Each commit that went into trusty required a team to submit and a team to approve. That costs money. ;-)

[+] IshKebab|8 years ago|reply
The Linux distribution approach to package management ("we'll package everything ourselves!") simply doesn't scale.
[+] thearn4|8 years ago|reply
It looks like the code phones home to a server in China:

IP: 121.42.217.44 Decimal: 2032851244 Hostname: 121.42.217.44 ASN: 37963 ISP: Hangzhou Alibaba Advertising Co.,Ltd. Organization: Hangzhou Alibaba Advertising Co.,Ltd. Services: None detected Type: Broadband Assignment: Static IP Blacklist: Click to Check Blacklist Status Continent: Asia Country: China cn flag State/Region: Zhejiang City: Hangzhou Latitude: 30.2936 (30° 17′ 36.96″ N) Longitude: 120.1614 (120° 9′ 41.04″ E)

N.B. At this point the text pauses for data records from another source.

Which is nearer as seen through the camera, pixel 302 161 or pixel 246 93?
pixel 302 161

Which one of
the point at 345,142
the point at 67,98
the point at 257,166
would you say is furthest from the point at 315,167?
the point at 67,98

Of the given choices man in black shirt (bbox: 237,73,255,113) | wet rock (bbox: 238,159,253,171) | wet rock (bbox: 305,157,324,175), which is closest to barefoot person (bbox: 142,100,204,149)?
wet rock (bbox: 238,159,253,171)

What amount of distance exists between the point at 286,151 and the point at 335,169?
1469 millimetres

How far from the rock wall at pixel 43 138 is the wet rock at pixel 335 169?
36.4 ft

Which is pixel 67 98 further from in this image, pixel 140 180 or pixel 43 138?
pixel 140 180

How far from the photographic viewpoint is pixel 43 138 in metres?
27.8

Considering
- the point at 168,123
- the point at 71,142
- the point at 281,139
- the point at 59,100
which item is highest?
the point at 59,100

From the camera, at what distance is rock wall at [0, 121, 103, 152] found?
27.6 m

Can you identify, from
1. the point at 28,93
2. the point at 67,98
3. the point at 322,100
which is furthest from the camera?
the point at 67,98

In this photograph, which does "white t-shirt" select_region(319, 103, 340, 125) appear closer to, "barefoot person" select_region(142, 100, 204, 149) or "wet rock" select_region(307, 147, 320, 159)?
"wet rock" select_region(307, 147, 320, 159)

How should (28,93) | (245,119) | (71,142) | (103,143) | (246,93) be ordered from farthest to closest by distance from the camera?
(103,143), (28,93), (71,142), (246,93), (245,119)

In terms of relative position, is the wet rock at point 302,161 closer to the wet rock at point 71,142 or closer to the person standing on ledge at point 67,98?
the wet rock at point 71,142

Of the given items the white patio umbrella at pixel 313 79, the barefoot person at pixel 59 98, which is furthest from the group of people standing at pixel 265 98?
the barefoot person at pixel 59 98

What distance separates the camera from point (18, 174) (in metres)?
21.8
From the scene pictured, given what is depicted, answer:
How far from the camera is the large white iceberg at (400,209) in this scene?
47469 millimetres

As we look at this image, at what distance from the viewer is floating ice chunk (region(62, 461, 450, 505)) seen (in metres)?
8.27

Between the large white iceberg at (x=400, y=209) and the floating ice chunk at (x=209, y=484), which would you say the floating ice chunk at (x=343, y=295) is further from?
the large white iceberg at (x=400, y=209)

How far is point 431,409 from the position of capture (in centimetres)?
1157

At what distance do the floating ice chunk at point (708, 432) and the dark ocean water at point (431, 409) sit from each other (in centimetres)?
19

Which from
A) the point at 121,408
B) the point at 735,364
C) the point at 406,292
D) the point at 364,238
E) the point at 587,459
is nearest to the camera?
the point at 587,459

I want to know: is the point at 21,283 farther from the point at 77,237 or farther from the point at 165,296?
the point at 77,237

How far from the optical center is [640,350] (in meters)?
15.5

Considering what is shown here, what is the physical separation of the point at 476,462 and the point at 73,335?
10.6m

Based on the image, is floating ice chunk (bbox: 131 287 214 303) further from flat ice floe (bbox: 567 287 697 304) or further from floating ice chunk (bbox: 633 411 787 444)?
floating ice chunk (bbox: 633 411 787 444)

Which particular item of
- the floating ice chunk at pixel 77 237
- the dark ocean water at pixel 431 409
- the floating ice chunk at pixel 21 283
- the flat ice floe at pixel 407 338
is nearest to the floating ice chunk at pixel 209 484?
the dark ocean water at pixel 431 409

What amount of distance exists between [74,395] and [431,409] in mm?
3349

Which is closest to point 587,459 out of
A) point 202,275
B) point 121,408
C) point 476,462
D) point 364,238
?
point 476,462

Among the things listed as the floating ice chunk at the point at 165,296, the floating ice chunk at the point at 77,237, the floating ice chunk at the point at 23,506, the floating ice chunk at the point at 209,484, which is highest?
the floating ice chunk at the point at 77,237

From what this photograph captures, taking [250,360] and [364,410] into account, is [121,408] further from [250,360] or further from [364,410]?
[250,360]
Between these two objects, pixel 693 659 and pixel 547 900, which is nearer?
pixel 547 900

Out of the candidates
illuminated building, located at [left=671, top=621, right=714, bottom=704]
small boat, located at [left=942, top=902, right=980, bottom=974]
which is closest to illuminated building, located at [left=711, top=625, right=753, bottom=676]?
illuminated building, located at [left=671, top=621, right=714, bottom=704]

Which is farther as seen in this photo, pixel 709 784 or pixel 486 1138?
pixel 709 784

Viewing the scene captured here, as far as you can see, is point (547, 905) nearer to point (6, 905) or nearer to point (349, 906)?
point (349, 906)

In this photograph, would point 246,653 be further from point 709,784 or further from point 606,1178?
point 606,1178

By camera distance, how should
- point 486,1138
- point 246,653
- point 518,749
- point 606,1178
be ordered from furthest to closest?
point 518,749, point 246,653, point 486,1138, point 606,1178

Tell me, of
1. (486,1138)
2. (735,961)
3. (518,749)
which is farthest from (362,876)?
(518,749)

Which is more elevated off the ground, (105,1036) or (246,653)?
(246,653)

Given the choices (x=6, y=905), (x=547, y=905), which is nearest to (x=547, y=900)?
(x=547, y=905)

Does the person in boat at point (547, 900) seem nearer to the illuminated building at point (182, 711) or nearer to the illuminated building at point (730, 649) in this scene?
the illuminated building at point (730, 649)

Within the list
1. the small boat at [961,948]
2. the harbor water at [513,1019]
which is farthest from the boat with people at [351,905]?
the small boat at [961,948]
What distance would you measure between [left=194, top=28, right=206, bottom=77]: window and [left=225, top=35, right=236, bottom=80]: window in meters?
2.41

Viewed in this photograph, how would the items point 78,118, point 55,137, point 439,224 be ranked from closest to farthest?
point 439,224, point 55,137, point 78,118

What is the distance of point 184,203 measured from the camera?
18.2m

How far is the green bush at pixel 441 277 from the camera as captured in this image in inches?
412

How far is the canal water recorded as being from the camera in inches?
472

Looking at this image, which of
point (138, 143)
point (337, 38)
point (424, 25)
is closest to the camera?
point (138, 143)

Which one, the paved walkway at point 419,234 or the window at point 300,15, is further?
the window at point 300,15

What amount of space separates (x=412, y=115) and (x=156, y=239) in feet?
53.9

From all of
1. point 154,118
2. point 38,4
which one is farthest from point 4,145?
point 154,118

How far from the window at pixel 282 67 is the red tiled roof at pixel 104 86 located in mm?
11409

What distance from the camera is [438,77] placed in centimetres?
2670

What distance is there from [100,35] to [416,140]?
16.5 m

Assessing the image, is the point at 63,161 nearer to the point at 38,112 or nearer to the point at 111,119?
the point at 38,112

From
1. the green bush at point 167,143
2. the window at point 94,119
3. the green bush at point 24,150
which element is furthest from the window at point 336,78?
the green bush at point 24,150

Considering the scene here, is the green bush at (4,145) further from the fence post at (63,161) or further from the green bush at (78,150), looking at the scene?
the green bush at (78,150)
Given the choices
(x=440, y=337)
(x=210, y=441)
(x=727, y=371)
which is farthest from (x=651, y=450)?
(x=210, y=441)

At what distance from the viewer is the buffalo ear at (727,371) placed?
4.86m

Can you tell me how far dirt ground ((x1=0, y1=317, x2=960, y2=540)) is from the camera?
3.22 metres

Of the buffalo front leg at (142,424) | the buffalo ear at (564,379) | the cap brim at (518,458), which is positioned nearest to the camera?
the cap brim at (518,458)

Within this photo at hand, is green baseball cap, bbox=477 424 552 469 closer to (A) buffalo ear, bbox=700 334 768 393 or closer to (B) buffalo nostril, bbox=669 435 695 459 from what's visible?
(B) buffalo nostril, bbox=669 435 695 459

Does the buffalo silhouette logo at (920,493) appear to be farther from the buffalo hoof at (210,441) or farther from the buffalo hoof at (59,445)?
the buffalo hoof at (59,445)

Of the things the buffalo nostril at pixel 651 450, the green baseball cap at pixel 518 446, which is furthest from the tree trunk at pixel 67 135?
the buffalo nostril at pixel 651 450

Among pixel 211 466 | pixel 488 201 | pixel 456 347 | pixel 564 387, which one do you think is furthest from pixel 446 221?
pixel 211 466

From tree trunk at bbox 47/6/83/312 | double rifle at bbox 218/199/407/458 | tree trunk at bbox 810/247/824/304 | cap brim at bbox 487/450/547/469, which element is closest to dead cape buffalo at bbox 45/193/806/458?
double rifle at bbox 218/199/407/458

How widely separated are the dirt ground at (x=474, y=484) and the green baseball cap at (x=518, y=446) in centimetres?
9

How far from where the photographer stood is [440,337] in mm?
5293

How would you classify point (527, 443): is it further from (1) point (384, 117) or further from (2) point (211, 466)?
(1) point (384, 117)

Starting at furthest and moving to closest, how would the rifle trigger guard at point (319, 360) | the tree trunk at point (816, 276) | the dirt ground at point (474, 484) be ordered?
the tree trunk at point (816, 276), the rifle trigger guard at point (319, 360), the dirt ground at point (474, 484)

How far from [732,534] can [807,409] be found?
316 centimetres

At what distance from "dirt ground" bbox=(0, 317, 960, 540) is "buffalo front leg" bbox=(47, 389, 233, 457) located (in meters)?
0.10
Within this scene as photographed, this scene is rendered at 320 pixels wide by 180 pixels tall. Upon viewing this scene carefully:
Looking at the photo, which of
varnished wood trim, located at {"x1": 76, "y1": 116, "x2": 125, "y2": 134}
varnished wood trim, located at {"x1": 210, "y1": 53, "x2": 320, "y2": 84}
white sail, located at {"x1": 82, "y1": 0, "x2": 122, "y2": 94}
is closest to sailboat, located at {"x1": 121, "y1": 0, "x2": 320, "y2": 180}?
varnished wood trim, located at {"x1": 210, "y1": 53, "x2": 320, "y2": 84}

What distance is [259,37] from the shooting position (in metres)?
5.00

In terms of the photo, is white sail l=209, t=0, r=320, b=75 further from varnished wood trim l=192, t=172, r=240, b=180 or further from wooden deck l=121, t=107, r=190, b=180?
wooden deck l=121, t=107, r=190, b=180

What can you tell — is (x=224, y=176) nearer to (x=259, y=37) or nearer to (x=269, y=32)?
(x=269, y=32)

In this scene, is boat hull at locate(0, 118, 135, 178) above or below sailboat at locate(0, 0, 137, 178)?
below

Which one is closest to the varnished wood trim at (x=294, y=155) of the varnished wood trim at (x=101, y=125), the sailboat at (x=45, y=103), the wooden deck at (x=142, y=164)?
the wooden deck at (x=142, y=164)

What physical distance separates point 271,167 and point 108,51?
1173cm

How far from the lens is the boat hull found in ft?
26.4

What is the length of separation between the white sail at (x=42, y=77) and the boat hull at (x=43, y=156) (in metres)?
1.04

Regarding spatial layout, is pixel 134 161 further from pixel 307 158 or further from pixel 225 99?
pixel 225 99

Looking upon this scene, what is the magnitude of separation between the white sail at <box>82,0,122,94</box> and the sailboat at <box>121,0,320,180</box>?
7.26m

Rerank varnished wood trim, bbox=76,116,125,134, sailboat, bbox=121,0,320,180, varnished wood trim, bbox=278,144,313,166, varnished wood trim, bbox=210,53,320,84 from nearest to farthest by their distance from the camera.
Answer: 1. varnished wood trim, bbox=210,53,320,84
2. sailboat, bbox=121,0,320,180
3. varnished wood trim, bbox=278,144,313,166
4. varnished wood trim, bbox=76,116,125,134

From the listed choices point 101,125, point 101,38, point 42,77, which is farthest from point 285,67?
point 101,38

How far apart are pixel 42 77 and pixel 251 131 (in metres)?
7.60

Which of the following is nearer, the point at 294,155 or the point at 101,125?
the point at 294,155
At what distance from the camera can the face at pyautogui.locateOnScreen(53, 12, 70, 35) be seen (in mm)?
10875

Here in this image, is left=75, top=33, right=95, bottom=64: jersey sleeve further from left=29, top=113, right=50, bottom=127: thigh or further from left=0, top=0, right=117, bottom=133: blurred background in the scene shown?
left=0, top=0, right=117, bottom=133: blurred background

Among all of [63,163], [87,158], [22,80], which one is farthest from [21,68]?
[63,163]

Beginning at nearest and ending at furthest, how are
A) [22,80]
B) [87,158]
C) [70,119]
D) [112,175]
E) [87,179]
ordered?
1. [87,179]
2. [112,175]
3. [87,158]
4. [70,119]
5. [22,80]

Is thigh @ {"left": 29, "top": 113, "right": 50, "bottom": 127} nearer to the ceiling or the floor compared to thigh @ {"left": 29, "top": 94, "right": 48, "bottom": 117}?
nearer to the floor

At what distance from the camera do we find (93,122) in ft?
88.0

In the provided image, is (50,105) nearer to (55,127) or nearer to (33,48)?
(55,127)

[+] raverbashing|8 years ago|reply
I wonder what would happen if the return payload had some data that would trigger the GFoC
[+] IgorPartola|8 years ago|reply
This to me is the nightmare scenario. Well one of the two, the other one being that a developer of an obscure library I use has their password to PyPI compromised and a bad actor uploads a backdoored version of the library.

Fundamentally, the reason this is different from how thinks like Linux distos work is because Linux distros have maintainers who are in charge of making sure every new update to one of their packages is legit. I am sure you can try to sneak malicious code in, but it isn't going to be easy.

I am not advocating that PyPI (and npm) adopt the same model. That would be too restrictive. But maybe just showing the number of downloads isn't the best way to assure whether the package is legit. Perhaps some kind of built in review system would be nice.

[+] raesene6|8 years ago|reply
A review system unfortunately isn't likely to be practicable with current development models. npm alone has over 500,000 packages (http://www.modulecounts.com/) so even a one time review isn't going to happen.

If people want a more trusted solution the likely outcome is that they'll need to use a smaller more static set of libraries and then either do the audits themselves, or outsource that to a 3rd party.

Ofc with current speeds of change and deployments, it doesn't seem likely that many companies will adopt that model.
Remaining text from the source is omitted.